BACKGROUND:Ghrelin is a hormone mainly produced by cells of the gastric mucosa, which has been shown to possess anti-inflammatory and immunomodulatory properties. The objective of the study was to investigate ghrelin levels during sepsis, as well as in an experimental sepsis model. METHODS: All consecutive admissions to the ICU of a tertiary hospital in Athens, Greece were screened for eligibility during the study. Thirty four non-septic patients upon ICU admission who subsequently developed sepsis were enrolled. Clinical data and scores were recorded, and blood samples were obtained at baseline (upon ICU admission), and at sepsis development. Total and active ghrelin, leptin, and cytokines were measured. Moreover, lipopolysaccharide (LPS) was administered to mice in order to induce endotoxemia and at specified time points, blood and tissue samples were collected. RESULTS: In patients, serum total and active ghrelin concentrations were significantly elevated in sepsis compared to baseline (553.8 ± 213.4 vs 193.5 ± 123.2, p < 0.001; 254.3 ± 70.6 vs 56.49 ± 16.3, p < 0.001).
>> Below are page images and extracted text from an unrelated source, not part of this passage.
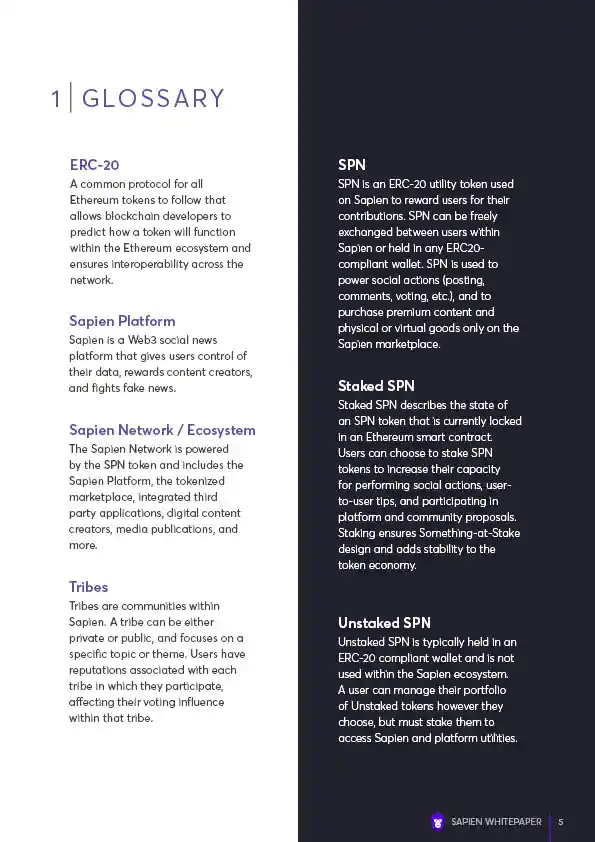 1 | GLOSSARY

ERC-20
A common protocol for all Ethereum tokens to follow that allows blockchain developers to predict how a token will function within the Ethereum ecosystem and ensures interoperability across the network.

Sapien Platform
Sapien is a Web3 social news platform that gives users control of their data, rewards content creators, and fights fake news.

Sapien Network / Ecosystem
The Sapien Network is powered by the SPN token and includes the Sapien Platform, the tokenized marketplace, integrated third party applications, digital content creators, media publications, and more.

Tribes
Tribes are communities within Sapien. A tribe can be either private or public, and focuses on a specific topic or theme. Users have reputations associated with each tribe in which they participate, affecting their voting influence within that tribe.

SPN
SPN is an ERC-20 utility token used on Sapien to reward users for their contributions. SPN can be freely exchanged between users within Sapien or held in any ERC20-compliant wallet. SPN is used to power social actions (posting, comments, voting, etc.), and to purchase premium content and physical or virtual goods only on the Sapien marketplace.

Staked SPN
Staked SPN describes the state of an SPN token that is currently locked in an Ethereum smart contract. Users can choose to stake SPN tokens to increase their capacity for performing social actions, user-to-user tips, and participating in platform and community proposals. Staking ensures Something-at-Stake design and adds stability to the token economy.

Unstaked SPN
Unstaked SPN is typically held in an ERC-20 compliant wallet and is not used within the Sapien ecosystem. A user can manage their portfolio of Unstaked tokens however they choose, but must stake them to access Sapien and platform utilities.

SAPIEN WHITEPAPER | 5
Active ghrelin levels at the sepsis stage were inversely correlated with SOFA score and length of stay in the ICU (p = 0.023 and p = 0.027 respectively). In the mouseendotoxemia model ghrelin levels were elevated following LPS treatment, and the same trend was observed for leptin, TNFα and IL-6. Ghrelin administration managed to reduce IL-6 levels in mouse serum and in BALF. Pulmonary expression of ghrelin and its receptor GHSR1a was found decreased in LPS-treated mice. CONCLUSIONS: In a well-defined cohort of ICU patients, we have demonstrated that active and total ghrelin increase in sepsis. The same is true for the experimental sepsis model used in the study. The inverse correlation of active ghrelin levels with SOFA score and length of ICU stay among septic patients is indicative of a potential protective role of active ghrelin during the septic process.